Шел 1975-й год. Самый расцвет театра. Не стоит говорить, как нам хотелось туда попасть... Часто бывает, что исполняются только безумные идеи. Мы решились. И поехали в Москву. Мы – это я и мой друг, страстный театрал и умница, а по совместительству – режиссер студии телевидения Дан Альперович.
Москва встретила – по погоде. Стоял ноябрь. С поезда, с сумками, мы прямиком направились в метро, поехали гостевать к моей тетушке в ее уютную комнатушку коммунальной (по-моему, других тогда и не было) квартиры. Так поступали практически все провинциалы, приезжавшие в столицу. От чего москвичей "снобило". Ну, как же, почти небожители. Толчея в вагоне подземки схлынула на станции "Таганская". Не сговариваясь, вышли и мы. Интеллигентного вида старушенция робко, мне даже показалось, с надеждой, спросила: "Вам не нужны два билета в театр?" И видя наши вытянувшиеся рожи затараторила: "Возьмите! Дают "Вишнёвый сад"! Премьера! Места хорошие! Билеты достать очень трудно!". Повзвешивав в руках свои, по-дурацки лишние в данной ситуации, сумки, мы в нерешительности задумались. Но как только с криками – "Мне!.. Я беру!.. Дайте мне!..." – на нас даванули со всех сторон, мы решились – идем!
До самого входа в театр нас сопровождала огромная толпа. Над нами незло подшучивали: "Ребята, зачем вам театр? Мы вам – деньги, а вы лучше в кафе сходите. Выпьете, закусите..." Еще бы! Двум провинциальным олухам – повезло! Да, нам повезло! Повезло с большой буквы, так как в самом прогрессивном театре, с самой интеллектуальной труппой была премьера спектакля , поставленного великим Анатолием Эфросом!
Это лучшее, что я видел в жизни! Это Великий спектакль! Высоцкий играл Лопахина. И как играл!
Всего мы посмотрели восемь (!) спектаклей театра. Впечатлений было выше маковки. После представлений я брал у актеров автографы. Актеры были очень доброжелательны. А некоторые, например, Зинаида Славина, меня даже стала узнавать и, кроме простой подписи, делали какие-то зарисовки. У меня были автографы почти всех. За исключением одного – Высоцкого. Он, как оказалось, их никогда и никому не давал.

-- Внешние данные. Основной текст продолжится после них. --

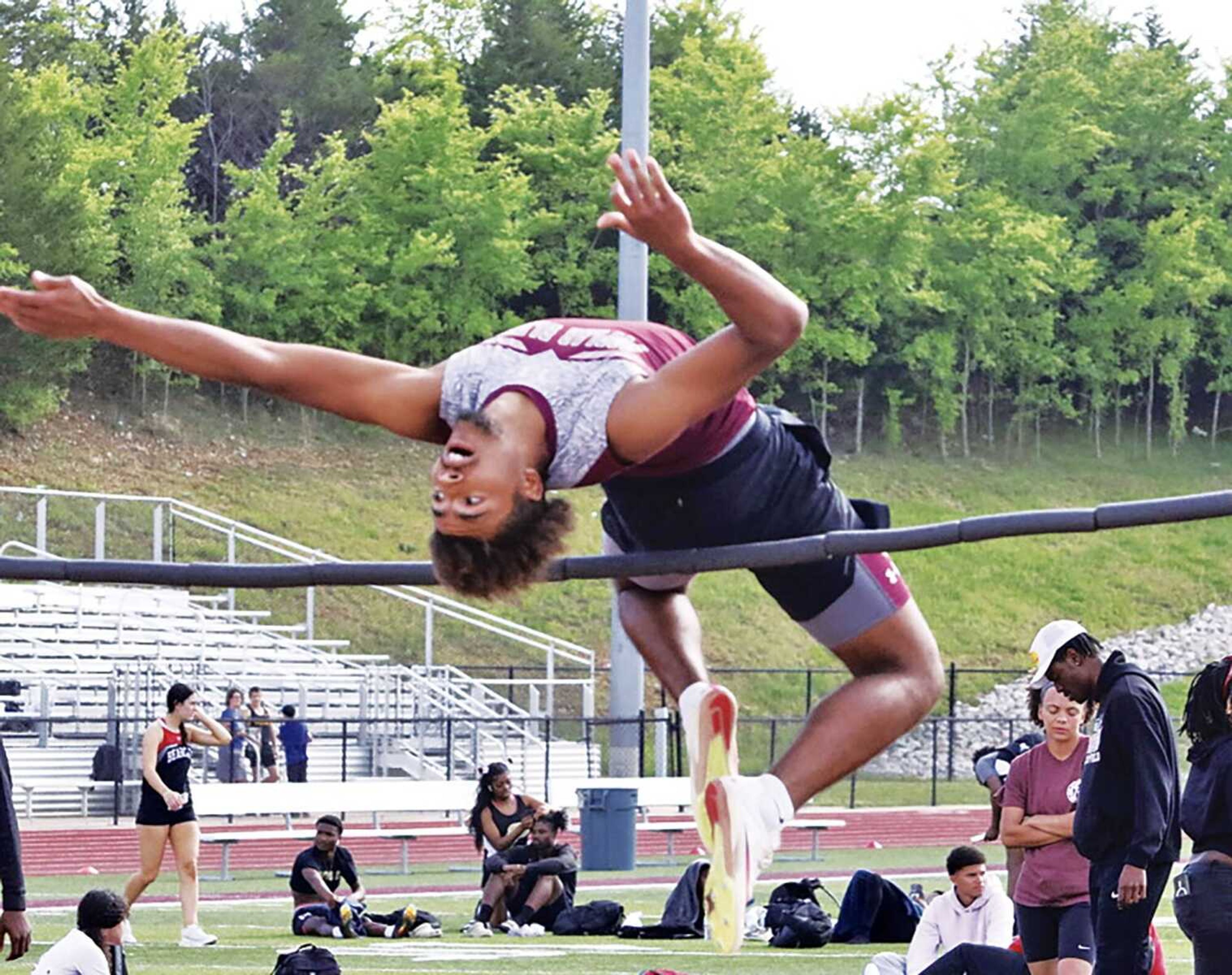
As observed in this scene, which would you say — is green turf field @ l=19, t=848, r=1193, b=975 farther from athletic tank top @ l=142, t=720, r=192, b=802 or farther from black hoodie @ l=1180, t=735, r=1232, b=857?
black hoodie @ l=1180, t=735, r=1232, b=857

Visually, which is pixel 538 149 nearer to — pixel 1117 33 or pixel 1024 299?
pixel 1024 299

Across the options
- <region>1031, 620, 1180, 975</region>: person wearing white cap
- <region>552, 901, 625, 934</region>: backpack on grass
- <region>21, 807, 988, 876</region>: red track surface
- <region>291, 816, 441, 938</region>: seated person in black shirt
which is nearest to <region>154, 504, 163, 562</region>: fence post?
<region>21, 807, 988, 876</region>: red track surface

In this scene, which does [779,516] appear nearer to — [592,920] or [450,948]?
[450,948]

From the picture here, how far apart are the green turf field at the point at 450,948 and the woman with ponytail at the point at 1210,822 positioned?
15.4 feet

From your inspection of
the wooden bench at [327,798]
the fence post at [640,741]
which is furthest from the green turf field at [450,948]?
the fence post at [640,741]

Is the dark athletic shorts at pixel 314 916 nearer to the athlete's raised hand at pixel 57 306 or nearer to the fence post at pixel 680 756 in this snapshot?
the fence post at pixel 680 756

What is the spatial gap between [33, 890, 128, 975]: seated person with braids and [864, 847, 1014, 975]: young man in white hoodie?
3230mm

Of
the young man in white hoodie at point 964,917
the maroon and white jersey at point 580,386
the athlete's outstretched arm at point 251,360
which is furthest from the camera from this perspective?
the young man in white hoodie at point 964,917

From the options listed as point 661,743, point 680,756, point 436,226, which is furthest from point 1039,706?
point 436,226

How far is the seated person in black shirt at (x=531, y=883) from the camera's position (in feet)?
47.7

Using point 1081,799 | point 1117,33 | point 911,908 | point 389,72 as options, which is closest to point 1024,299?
point 1117,33

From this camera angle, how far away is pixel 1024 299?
167 feet

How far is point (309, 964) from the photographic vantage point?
32.6ft

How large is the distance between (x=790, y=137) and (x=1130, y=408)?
12779mm
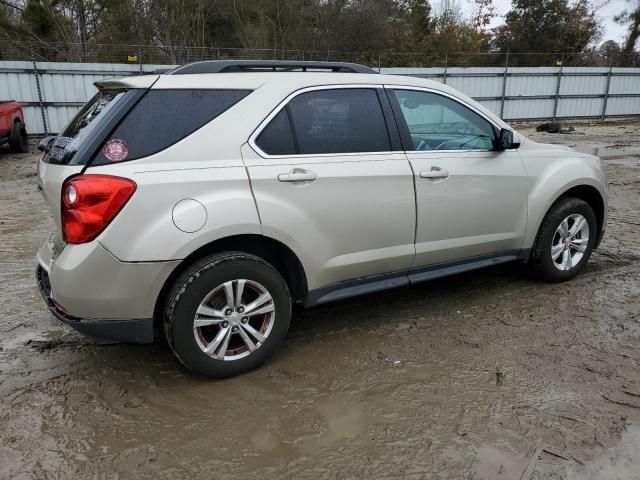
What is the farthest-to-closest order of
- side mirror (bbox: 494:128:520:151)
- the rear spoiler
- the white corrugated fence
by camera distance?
the white corrugated fence → side mirror (bbox: 494:128:520:151) → the rear spoiler

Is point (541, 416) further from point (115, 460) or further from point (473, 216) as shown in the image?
point (115, 460)

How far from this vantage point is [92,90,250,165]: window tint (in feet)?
9.21

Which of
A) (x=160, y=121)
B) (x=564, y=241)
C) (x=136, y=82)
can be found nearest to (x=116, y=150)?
(x=160, y=121)

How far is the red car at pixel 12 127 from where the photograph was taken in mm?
11727

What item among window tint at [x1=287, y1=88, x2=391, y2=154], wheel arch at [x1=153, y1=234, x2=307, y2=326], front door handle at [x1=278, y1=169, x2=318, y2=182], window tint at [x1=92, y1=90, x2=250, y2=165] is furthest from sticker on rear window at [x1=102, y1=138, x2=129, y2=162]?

И вот последний день. Мы попали на "Добрый человек из Сычуани" (в Любимовской интерпретации – Сезуана). Дипломный спектакль, с которого началась "Таганка". Высоцкий играл безработного летчика. Я решил перехватить его у служебного входа и, не досмотрев спектакль до конца, бегом кинулся туда. У подъезда никого не было, только заводилась какая-то иномарка. Она уже тронулась, и я бы на нее так и не обратил внимания, если бы вдруг из двери не выбежала женщина с пакетом. Машина остановилась буквально рядом со мной. Опустилось стекло. И я увидел за рулем Высоцкого! Женщина передала ему пакет, и они, о чем-то переговариваясь, стали смотреть фотографии.
Не стоит говорить, что я чувствовал себя часовым у Мавзолея в момент смены караула – нужно что-то делать, и, притом, умудриться ничего не испортить. Диалог был коротким. Стекло поплыло вверх... Ну, давай! И я – как с вышки в воду, каким-то козлиным голосом: "Владимир Семенович! Автограф можно?" И в ответ знакомо раскатистое: "Я автографов не даю!"
Теперь я понимаю, почему мы его так любили, почему слушали этот голос. Он заставлял "проснуться". Стать самим собой. Он будил задавленное и задушенное чувство собственного достоинства... Не знаю, но что-то во мне щелкнуло, появилась лихость, какая-то удаль. Вызов и желание не оплошать. Мне стало свободно и чертовски весело.
– Володя! Я с Курил приехал! Ребята не поверят! Мне вот так надо!
И я сделал соответствующий жест рукой. Стекло остановилось... Блеснули веселые глаза.
– И много вас – "скурил"?
– Двое!
– А я думал – целый зал. Ну, давай, что там у тебя?
Я нагнулся и протянул программку. И только тогда заметил смеющиеся глаза его спутницы. Эти глаза я помнил еще с "Колдуньи" – их невозможно забыть. Я совершенно опешил и замолчал.
– Держи! – Он протянул мне мой листок. – Привет Курилам!
– Спасибо! – только и выдохнул я.
Легковушка тронулась и, слегка притормозив у тротуара, исчезла в потоке машин.